Quantunque non avessero armi da fuoco e fossero quasi a secco di viveri, avevano continuato a seguire le coste, ritornando verso la Nuova Zembla.

Di notte, per ripararsi dal freddo, così mi fu raccontato, erano costretti a scavarsi delle buche e cacciarsi in mezzo alla neve.

Dopo sei giorni erano rimasti senza viveri. Al settimo uno di loro cadde morto di stenti e di freddo.

Quei miseri si sentirono allora invadere dalla disperazione. Erano affamati, intirizziti dal freddo, ammalati e sfiniti.

Non pensarono nemmeno a seppellire il loro compagno. Abbandonarono la slitta che non erano più capaci di trascinare e la maggior parte dei loro oggetti e fuggirono verso il sud.

Dopo quattordici miglia cadevano tutti al suolo. Si erano già rassegnati ad attendere la morte, allorquando uno di essi, che si era un po’ allontanato, tornò presso i compagni annunciando di aver scoperto della legna e le tracce d’una slitta.

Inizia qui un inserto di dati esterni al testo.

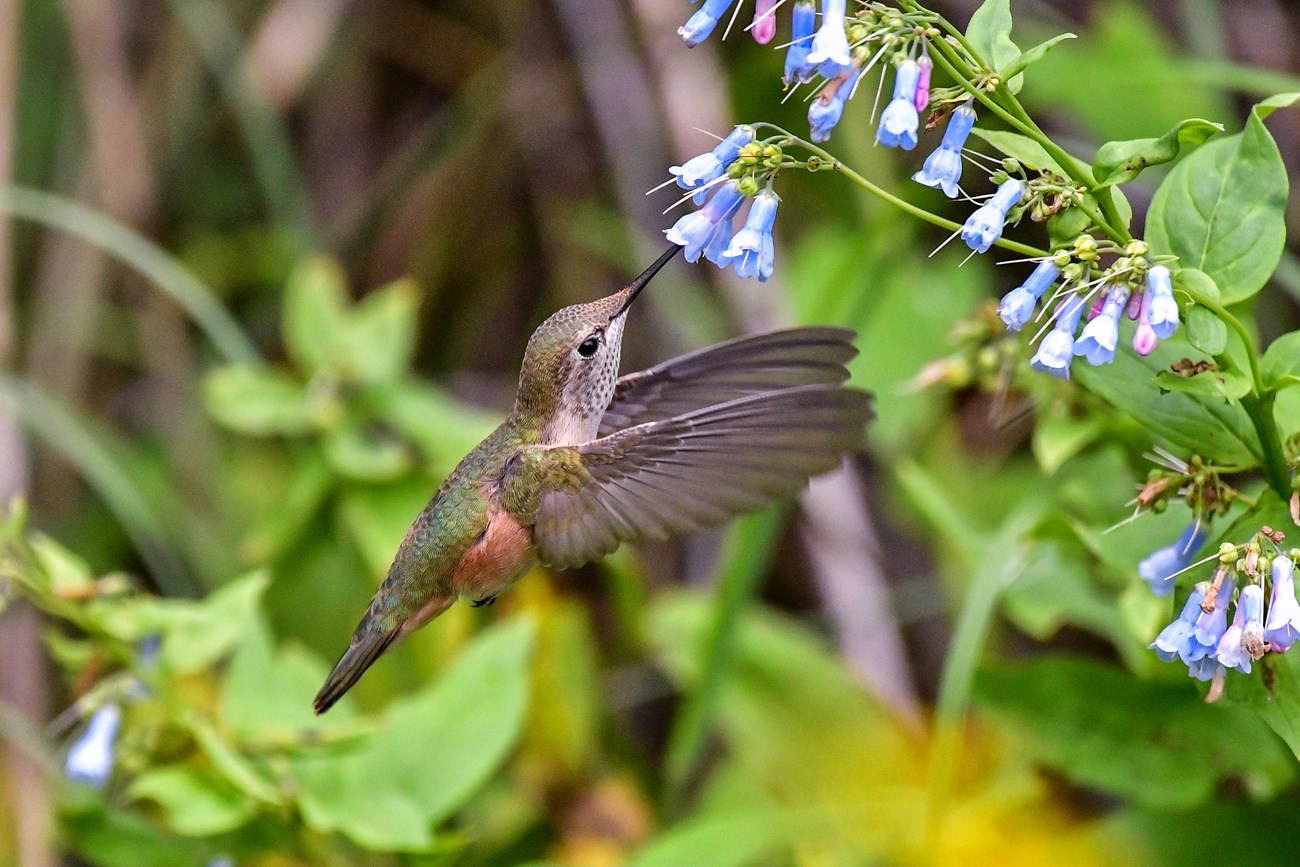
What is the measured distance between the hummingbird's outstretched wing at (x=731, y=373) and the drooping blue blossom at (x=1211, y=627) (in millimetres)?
644

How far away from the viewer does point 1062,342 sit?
1.71 meters

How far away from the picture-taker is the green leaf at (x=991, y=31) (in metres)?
1.74

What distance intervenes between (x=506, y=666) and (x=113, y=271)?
11.0 feet

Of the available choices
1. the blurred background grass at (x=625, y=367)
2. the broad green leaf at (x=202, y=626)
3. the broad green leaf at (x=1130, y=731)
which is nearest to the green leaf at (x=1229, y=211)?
the blurred background grass at (x=625, y=367)

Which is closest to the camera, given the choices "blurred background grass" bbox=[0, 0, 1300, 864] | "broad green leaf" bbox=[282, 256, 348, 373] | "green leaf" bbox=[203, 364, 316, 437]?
"blurred background grass" bbox=[0, 0, 1300, 864]

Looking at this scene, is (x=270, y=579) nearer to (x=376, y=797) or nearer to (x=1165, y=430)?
(x=376, y=797)

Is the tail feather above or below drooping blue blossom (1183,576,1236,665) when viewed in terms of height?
above

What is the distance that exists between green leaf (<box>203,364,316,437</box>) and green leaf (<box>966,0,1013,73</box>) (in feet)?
8.42

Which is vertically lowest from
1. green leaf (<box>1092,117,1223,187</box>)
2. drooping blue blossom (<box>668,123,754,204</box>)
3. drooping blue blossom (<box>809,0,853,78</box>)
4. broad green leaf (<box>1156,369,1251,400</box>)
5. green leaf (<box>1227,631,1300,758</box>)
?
green leaf (<box>1227,631,1300,758</box>)

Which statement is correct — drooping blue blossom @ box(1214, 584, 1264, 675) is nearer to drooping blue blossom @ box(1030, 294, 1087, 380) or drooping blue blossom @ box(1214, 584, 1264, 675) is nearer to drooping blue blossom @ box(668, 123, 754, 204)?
drooping blue blossom @ box(1030, 294, 1087, 380)

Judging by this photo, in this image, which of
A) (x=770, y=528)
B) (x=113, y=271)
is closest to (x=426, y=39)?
(x=113, y=271)

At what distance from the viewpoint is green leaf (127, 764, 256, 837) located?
8.82 feet

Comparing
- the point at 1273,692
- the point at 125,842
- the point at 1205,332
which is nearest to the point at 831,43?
the point at 1205,332

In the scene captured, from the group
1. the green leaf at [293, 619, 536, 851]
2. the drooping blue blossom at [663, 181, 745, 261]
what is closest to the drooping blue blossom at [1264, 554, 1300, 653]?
the drooping blue blossom at [663, 181, 745, 261]
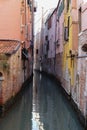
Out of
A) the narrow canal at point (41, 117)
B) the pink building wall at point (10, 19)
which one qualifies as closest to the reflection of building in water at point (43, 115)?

Quelle liete notizie danno un po’ di vigore a quei disgraziati. Accendono il fuoco, si riscaldano, poi due di loro partono per cercare qualche capanna.

Poco dopo essi venivano ricoverati da alcune famiglie di samoiedi che si erano stabilite su quella terra desolata.

Quelle povere genti si recarono tosto in cerca degli altri e li portarono alle proprie capanne, prodigando loro le più affettuose cure.

Quei sei marinai, così miracolosamente salvati, passarono parte della primavera fra i samoiedi, poi costruitasi una scialuppa poterono raggiungere l’isola di Vaigatz, dove poi i russi li rimpatriarono.

– E del capitano Tobiesen, cosa accadde? – domandò il carpentiere.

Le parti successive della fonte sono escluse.